> Requirements: Repeat the records below word for word, from the line with "Which order do" up to and including the line with "5. (4) the bunch of green grapes at [256,189]".

> Items from a dataset:
(begin)

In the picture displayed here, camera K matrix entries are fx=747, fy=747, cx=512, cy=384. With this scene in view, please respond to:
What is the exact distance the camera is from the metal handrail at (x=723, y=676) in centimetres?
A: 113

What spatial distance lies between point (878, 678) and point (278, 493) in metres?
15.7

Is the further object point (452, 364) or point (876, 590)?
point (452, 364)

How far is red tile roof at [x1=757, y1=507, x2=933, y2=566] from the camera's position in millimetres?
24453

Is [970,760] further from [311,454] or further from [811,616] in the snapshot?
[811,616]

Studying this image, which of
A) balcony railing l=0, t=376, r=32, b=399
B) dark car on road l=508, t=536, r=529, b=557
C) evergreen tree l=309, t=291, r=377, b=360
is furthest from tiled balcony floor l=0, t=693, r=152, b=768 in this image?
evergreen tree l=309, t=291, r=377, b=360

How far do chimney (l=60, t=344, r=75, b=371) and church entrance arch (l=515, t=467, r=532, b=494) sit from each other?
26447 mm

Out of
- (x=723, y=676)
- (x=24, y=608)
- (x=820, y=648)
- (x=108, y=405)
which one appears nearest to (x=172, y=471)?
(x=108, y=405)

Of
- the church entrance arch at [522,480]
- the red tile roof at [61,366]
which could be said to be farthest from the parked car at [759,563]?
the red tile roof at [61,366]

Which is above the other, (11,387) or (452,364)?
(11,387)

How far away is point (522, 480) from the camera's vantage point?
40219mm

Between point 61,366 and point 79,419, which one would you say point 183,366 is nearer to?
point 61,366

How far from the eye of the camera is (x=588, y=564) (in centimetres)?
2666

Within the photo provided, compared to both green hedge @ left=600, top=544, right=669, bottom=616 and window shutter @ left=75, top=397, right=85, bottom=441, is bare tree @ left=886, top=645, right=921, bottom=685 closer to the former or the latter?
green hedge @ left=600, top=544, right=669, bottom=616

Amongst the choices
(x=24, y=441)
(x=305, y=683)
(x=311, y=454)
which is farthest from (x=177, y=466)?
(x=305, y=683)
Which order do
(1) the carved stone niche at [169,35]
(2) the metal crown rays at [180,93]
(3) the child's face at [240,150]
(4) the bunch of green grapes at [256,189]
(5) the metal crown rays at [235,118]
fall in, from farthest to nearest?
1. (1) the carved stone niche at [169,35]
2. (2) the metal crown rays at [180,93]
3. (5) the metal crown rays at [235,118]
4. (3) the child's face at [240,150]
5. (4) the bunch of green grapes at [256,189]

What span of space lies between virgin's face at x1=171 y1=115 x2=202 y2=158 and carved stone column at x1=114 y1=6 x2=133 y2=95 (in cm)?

(end)
(begin)

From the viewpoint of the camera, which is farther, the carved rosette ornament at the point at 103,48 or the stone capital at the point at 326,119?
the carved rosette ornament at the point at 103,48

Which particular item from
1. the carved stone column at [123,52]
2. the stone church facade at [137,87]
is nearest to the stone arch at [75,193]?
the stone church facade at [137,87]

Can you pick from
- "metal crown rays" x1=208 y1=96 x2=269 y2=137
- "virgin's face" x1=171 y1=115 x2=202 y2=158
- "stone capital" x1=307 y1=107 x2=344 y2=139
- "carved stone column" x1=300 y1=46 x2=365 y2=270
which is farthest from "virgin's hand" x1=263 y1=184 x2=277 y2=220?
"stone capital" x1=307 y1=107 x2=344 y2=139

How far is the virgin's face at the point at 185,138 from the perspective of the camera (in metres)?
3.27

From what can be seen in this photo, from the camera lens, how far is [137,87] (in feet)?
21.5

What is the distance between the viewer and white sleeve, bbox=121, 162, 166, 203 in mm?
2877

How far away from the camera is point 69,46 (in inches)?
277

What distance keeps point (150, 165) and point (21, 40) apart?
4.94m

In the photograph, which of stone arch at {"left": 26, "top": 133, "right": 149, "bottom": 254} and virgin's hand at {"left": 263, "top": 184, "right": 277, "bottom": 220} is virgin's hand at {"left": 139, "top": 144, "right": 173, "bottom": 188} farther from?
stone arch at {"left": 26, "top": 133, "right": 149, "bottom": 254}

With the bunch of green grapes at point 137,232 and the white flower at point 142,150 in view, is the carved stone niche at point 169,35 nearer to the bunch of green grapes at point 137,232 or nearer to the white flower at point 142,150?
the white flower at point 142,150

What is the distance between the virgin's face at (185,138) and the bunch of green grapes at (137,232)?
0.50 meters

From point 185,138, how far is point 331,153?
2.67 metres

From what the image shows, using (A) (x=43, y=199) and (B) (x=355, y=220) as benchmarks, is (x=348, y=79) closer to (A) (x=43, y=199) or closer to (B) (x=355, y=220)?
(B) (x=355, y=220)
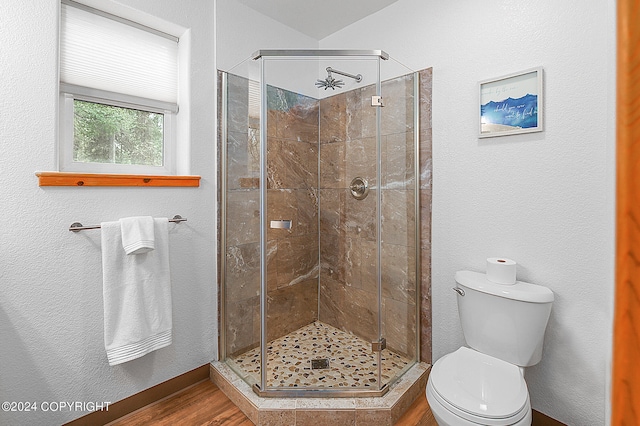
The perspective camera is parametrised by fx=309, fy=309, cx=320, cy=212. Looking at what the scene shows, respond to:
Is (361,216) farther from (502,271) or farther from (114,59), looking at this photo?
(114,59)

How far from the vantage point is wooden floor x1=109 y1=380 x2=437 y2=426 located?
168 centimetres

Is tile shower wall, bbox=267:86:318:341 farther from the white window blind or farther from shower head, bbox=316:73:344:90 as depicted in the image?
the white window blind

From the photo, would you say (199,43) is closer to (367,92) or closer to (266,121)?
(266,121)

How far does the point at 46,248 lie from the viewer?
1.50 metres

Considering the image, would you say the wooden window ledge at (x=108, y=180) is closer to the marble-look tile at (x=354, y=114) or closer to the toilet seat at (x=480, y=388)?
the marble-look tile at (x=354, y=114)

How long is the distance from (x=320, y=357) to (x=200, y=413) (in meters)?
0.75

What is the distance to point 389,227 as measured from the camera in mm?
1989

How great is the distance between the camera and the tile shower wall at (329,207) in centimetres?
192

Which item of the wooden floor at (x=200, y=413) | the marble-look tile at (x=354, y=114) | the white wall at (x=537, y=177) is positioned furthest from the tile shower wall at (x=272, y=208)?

(end)

> Correct output:
Which order do
(1) the carved stone niche at [169,35]
(2) the metal crown rays at [180,93]
(3) the child's face at [240,150]
(4) the bunch of green grapes at [256,189]
(5) the metal crown rays at [235,118]
fall in, from farthest to nearest?
1. (1) the carved stone niche at [169,35]
2. (2) the metal crown rays at [180,93]
3. (5) the metal crown rays at [235,118]
4. (3) the child's face at [240,150]
5. (4) the bunch of green grapes at [256,189]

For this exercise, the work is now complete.